VergänglichEddy est là, sur le rebord d’un toit. Il saute. Il s’écrase en contrebas. Mais peu à peu, ses membres déboîtés se remettent en place. Eddy ne peut pas mourir, et pour cause: il est déjà mort. Il est un fantôme, et si la plupart des sensations l’ont déjà abandonné, il reste bloqué à errer sur terre sans comprendre pourquoi. Il est de plus très seul: personne ne peut le voir, mis à part son ami Sharon, et encore seulement quand celui-ci à la pleine lune reprend sa forme de loup-garou. Il n’a aucun souvenir de sa vie d’autrefois, même son nom de famille lui échappe. Il lui reste quelques frissons à chercher, lorsqu’il se jette dans le vide par exemple, ou lorsqu’il avale un verre de vodka. Lors d’une de ses errances dans la rue, il suit une paire de bottes rouges. Et celles-ci l’entraînent face à un terrible ultimatum: devant l’absurdité de son existence, il a trois jours pour régler la situation en retrouvant sa mémoire et son identité.
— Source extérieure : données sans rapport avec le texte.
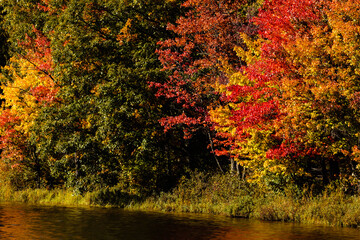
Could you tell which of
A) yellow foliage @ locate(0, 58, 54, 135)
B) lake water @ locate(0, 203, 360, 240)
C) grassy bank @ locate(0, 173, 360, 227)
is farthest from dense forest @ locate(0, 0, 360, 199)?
lake water @ locate(0, 203, 360, 240)

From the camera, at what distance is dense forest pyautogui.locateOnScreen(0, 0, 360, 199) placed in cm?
2189

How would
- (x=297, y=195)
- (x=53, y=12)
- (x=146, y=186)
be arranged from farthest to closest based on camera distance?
(x=53, y=12)
(x=146, y=186)
(x=297, y=195)

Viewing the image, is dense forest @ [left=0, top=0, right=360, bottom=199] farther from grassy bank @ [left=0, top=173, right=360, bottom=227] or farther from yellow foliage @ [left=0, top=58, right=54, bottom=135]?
grassy bank @ [left=0, top=173, right=360, bottom=227]

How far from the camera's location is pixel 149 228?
782 inches

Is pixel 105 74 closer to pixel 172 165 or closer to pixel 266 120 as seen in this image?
pixel 172 165

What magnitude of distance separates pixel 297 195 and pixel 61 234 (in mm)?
12145

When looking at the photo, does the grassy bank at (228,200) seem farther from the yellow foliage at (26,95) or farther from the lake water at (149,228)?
the yellow foliage at (26,95)

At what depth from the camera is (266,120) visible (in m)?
23.3

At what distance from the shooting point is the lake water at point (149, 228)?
1748 centimetres

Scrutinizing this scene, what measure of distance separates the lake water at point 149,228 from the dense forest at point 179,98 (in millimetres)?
3653

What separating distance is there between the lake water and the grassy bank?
3.93 feet

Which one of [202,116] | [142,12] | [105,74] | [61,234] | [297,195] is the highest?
[142,12]

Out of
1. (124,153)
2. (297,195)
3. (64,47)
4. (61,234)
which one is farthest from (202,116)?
(61,234)

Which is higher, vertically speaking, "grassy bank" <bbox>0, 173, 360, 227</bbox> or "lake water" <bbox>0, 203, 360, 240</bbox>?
"grassy bank" <bbox>0, 173, 360, 227</bbox>
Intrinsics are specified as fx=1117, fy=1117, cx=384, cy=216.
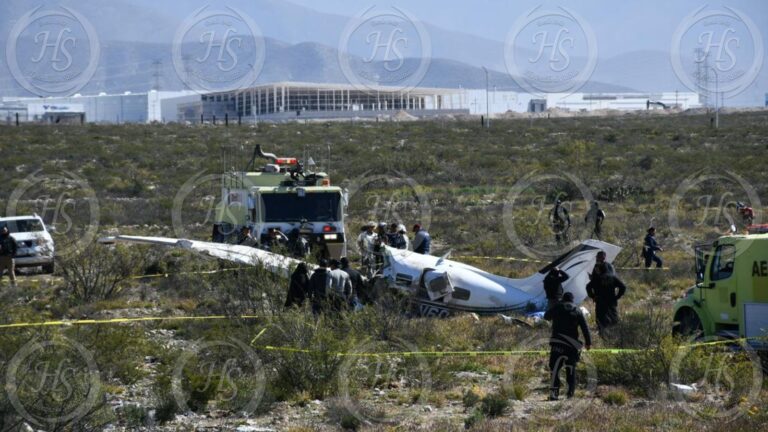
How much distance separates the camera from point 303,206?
2277 centimetres

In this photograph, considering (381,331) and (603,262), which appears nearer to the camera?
(381,331)

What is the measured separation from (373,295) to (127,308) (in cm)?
502

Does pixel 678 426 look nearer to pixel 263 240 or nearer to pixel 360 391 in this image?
pixel 360 391

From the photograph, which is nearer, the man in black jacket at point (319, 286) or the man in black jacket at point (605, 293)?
the man in black jacket at point (319, 286)

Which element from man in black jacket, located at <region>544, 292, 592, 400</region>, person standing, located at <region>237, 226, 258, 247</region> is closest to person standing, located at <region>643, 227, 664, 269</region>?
person standing, located at <region>237, 226, 258, 247</region>

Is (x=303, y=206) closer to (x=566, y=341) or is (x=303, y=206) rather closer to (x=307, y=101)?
(x=566, y=341)

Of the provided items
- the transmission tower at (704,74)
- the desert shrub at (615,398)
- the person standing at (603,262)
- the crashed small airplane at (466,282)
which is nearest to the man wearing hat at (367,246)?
the crashed small airplane at (466,282)

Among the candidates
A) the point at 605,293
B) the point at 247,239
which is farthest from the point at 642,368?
the point at 247,239

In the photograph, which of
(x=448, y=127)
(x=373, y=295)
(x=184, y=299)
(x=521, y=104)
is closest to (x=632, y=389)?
(x=373, y=295)

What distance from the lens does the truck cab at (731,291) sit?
13.9 metres

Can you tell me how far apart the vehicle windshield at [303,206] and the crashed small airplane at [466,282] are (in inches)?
182

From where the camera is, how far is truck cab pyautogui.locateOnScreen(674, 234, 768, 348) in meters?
13.9

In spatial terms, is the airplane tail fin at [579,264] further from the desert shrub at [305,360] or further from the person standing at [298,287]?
the desert shrub at [305,360]

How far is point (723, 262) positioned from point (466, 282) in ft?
14.2
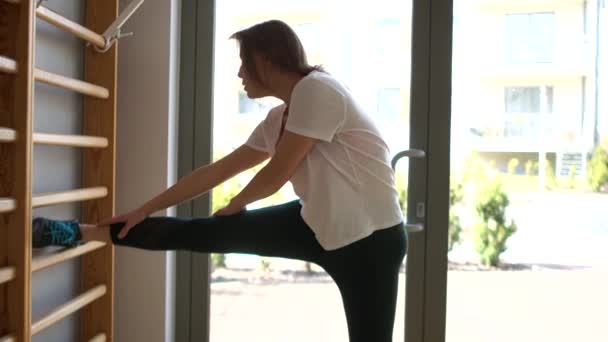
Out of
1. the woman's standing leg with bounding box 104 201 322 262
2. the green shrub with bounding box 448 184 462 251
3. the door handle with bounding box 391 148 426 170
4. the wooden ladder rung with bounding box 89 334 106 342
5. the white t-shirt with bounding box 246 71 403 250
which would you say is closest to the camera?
the white t-shirt with bounding box 246 71 403 250

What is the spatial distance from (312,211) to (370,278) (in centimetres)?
23

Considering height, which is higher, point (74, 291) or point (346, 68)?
point (346, 68)

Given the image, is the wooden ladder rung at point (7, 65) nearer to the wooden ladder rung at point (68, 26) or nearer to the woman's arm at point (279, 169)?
the wooden ladder rung at point (68, 26)

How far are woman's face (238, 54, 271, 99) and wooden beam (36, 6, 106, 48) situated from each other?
51 cm

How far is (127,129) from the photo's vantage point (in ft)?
7.82

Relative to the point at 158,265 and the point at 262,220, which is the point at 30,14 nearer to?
the point at 262,220

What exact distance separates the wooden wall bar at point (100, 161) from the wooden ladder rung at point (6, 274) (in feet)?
1.87

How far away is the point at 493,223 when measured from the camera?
2.44 m

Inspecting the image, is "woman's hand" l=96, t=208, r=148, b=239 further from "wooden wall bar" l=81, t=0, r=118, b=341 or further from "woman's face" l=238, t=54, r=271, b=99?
"woman's face" l=238, t=54, r=271, b=99

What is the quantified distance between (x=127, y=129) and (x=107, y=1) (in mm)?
475

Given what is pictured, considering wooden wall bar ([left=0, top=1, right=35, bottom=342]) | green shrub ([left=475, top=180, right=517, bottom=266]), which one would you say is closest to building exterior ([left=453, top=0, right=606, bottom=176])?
green shrub ([left=475, top=180, right=517, bottom=266])

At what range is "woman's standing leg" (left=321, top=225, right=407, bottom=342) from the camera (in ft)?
5.61

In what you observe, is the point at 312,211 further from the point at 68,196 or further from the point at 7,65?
the point at 7,65

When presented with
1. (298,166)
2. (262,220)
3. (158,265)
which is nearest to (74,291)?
(158,265)
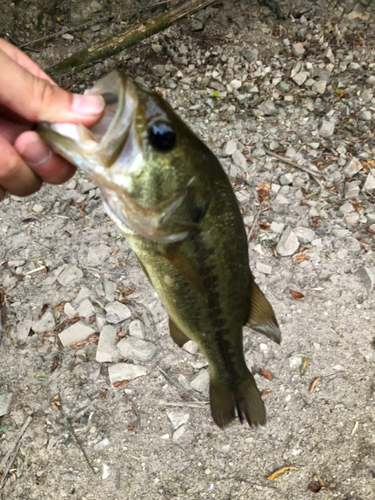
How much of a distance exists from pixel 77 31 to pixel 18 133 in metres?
3.61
J’ai beaucoup apprécié ce court roman, qui pourrait même plutôt être une longue nouvelle. On s’attache très vite à Eddy, ce pauvre personnage perdu, seul, à la recherche de sensations qu’il a perdu depuis longtemps et à l’instar de Sharon, on a envie de lui caresser la tête, de lui offrir un verre, de lui demander à quoi ça rime d’essayer comme ça de se jeter dans le vide. Le personnage du fantôme est très intéressant, lui que personne ne peut voir, même si j’ai eu du mal à comprendre certains éléments, notamment comment il peut se briser les os sur le bitume, lui que les voitures traversent sans lui faire de mal. Ces petites incohérences m’ont fait un peu froncer les sourcils parfois.
J’ai aussi beaucoup aimé l’enquête à laquelle il se livre, les éléments qui se mettent en place petit à petit. La lumière se fait très progressivement et avec talent, l’auteur nous a mis dès le départ tous les indices sous le nez. C’est un vrai plaisir pour le lecteur que de suivre ce dévoilement. Et cerise sur le gâteau, même une fois que la lumière sur le passé d’Eddy est faite, on nous ménage tout de même une chute très soignée qui provoque la petite claque finale.
L’ambiance, enfin, est un gros point fort de ce texte. Tout y est terne, gris, dans une sorte de flottement, d’absence. On est comme dans un niveau de présence où rien ne peut atteindre le personnage. Je l’aurais bien vu sous la forme d’un film en noir et blanc, avec peu de bruits, et sur certaines scènes, une intensité réellement douloureuse. J’ai complètement adhéré.

La note de Mélu:

Note 5

Un excellent moment! Un grand merci à bannieremortsurev1 et aux éditions Amalthée pour cette lecture.

Un mot sur l’auteur: Béatrice Nicolas (22 ans) est une auteure française dont c’est le deuxième roman.